Er bezweifle aber, dass der aktuelle Vorstand dazu in der Lage sei. „Es wäre das Beste, wenn der Vorstand den Weg für einen Neuanfang frei machen würde.“ Monsanto habe sich im Saatgutsektor über alle Regeln hinweggesetzt und sich für soziale und ökologische Folgen seines Wirtschaftens nie interessiert. Sven Giegold, Europa-Spitzenkandidat der Grünen, warnte gegenüber der Düsseldorfer „Rheinischen Post“: „Wenn die Konzernspitze „stur weitermacht wie bisher, droht das Unternehmen zu einem zweiten RWE in Nordrhein Westfalen zu werden.“
Im Anschluss an die 13-stündige Hauptversammlung mit hitzigen Wortmeldungen enttäuschter Aktionäre hatte der Aufsichtsrat eine außerordentliche Sitzung einberufen. Auch der Versammlungsleiter und Aufsichtsratsvorsitzende Werner Wenning hatte bei der Hauptversammlung einen Dämpfer bekommen. Sein Kontrollgremium wurde nur mit 66,4 Prozent des vertretenen Grundkapitals entlastet, nach 98 Prozent im Vorjahr. Normalerweise gilt eine Entlastung des Vorstands als rein formaler Schritt. Werte unter 50 Prozent sind extrem selten. Die Deutsche-Bank-Chefs Jürgen Fitschen und Anshu Jain bekamen 2015 bei der Entlastungsfrage nur zu rund 61 Prozent Zustimmung des anwesenden Grundkapitals. Nur wenige Wochen später traten beide zurück. Einen historisch niedrigen Wert erhielt 2018 der ehemalige Chef der Deutschen Börse, Carsten Kengeter, mit 24 Prozent - allerdings war er bereits zuvor wegen umstrittener Aktiengeschäfte zurückgetreten.

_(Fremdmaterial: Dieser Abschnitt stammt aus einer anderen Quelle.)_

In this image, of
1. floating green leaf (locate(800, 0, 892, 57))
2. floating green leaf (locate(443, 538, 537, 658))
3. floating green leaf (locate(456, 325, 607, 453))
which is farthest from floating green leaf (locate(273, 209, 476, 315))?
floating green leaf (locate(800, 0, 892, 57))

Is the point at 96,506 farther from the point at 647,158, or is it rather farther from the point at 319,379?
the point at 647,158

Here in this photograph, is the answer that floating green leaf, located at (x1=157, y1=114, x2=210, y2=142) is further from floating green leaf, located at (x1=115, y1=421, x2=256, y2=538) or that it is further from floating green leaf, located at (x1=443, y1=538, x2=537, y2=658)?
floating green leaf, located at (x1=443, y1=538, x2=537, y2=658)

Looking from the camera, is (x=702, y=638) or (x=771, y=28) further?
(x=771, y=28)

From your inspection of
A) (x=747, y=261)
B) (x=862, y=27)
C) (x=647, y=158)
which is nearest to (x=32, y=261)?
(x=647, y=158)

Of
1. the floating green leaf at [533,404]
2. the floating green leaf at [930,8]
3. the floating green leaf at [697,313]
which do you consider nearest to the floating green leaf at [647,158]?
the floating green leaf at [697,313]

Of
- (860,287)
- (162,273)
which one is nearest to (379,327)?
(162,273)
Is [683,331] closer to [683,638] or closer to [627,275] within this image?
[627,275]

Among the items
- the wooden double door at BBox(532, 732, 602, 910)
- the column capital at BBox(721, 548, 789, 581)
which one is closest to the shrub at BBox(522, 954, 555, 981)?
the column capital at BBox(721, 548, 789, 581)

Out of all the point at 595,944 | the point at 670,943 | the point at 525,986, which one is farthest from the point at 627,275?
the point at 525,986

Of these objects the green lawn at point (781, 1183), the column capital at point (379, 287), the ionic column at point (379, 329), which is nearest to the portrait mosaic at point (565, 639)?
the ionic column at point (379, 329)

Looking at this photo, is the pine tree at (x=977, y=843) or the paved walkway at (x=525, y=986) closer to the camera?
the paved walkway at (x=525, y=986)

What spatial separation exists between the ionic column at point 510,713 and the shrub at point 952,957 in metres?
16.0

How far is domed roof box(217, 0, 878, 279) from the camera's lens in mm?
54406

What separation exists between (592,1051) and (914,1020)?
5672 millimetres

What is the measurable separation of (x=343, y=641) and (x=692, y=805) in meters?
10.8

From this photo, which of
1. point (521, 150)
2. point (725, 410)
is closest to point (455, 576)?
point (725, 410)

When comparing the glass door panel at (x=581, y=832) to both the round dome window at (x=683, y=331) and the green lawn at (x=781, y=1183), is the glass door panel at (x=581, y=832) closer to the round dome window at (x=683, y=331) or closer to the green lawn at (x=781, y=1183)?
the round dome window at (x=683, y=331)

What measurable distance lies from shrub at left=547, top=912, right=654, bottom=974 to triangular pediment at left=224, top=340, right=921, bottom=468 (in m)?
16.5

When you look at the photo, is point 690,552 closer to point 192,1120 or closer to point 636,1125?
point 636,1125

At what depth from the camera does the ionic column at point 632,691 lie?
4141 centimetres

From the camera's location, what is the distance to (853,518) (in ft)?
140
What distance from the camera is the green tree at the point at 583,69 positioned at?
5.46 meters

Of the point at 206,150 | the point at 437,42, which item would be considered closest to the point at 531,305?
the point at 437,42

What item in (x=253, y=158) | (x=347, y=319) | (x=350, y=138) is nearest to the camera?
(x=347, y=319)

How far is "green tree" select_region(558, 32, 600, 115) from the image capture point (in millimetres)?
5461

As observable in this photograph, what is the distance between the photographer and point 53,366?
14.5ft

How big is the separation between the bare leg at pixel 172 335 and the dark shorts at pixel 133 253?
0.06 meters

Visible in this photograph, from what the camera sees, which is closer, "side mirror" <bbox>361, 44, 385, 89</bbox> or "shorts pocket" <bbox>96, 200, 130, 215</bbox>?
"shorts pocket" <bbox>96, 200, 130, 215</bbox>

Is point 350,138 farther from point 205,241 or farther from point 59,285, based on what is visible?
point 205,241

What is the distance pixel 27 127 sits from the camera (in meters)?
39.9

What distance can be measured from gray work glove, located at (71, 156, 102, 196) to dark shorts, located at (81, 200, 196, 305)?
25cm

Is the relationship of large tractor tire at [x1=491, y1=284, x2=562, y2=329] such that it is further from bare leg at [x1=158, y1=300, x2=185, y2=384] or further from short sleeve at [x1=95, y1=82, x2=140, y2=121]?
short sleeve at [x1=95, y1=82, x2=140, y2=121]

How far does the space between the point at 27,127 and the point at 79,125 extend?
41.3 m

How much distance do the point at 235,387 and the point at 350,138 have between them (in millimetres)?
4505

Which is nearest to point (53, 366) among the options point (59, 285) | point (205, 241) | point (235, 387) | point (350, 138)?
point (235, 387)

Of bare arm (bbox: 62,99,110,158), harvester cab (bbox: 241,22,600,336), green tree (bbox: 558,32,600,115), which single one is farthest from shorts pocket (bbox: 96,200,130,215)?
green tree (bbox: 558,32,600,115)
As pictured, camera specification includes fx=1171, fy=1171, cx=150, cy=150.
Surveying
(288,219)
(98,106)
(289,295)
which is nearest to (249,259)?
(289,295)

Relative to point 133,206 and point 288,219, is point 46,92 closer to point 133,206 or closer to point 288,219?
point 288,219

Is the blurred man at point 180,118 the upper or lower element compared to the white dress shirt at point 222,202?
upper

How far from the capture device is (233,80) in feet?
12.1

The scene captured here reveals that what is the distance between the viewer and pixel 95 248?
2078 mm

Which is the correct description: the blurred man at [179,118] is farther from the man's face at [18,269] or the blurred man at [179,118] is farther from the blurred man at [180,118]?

Bei Bayer hatte es im Jahr 2002 wegen des Lipobay-Skandals - im Zuge dessen Bayer den Cholesterinsenker, der im Zusammenhang mit mehreren Todesfällen stand, vom Markt nehmen musste - für den damaligen Vorstand „nur“ etwa 90 Prozent Zustimmung gegeben. Schon dieser Wert galt als extrem schlecht.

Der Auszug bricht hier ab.